Six men were convicted on Monday over the notorious 2018 gang rape and murder in India of a young girl from a Muslim nomadic tribe that provoked horror and stoked inter-religious tensions.
Sexual violence, including against children, is rife in India and outrage over the so-called Kathua case contributed to the government imposing the death penalty for child rapists.
According to the charge sheet, the eight-year-old girl was abducted and taken to a village in the Kathua district of the northern Indian region of Jammu on January 10 last year.
In an ordeal lasting five days, she was sedated and held in a Hindu temple, repeatedly raped over five days and then strangled and beaten to death.
The six Hindu men were due to be sentenced later, prosecution lawyer Mubeen Farooqui told reporters outside the court in Pathankot, in Punjab state.

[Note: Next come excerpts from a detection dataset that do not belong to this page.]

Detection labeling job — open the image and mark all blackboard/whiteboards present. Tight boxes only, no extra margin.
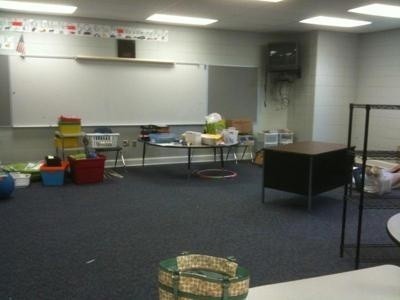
[0,54,258,127]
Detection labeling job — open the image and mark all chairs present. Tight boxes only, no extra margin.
[93,126,128,174]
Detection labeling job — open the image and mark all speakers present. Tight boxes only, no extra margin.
[117,40,135,58]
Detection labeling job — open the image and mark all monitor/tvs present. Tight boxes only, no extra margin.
[266,42,299,72]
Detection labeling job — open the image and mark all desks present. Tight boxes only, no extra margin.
[138,137,248,180]
[261,141,356,212]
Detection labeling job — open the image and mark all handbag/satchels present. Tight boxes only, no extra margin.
[158,254,249,300]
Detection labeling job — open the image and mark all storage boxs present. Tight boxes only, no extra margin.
[40,120,119,187]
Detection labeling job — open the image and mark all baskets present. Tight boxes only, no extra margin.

They face the death penalty with a minimum of life imprisonment. A seventh man was acquitted while an eighth person, who was underage, faces a separate trial.
The case sparked two days of violent protests in Jammu and demonstrations in several other places across India, including in New Delhi, Mumbai and Bangalore.
Jammu and Kashmir is India's only Muslim-majority state, but the southern Jammu region -- where the rape and murder took place -- is Hindu-dominated.
On Monday hundreds of police were on duty in Pathankot for the trial. Wary of new protests, security was also heavy in Kathua town and surrounding Muslim areas.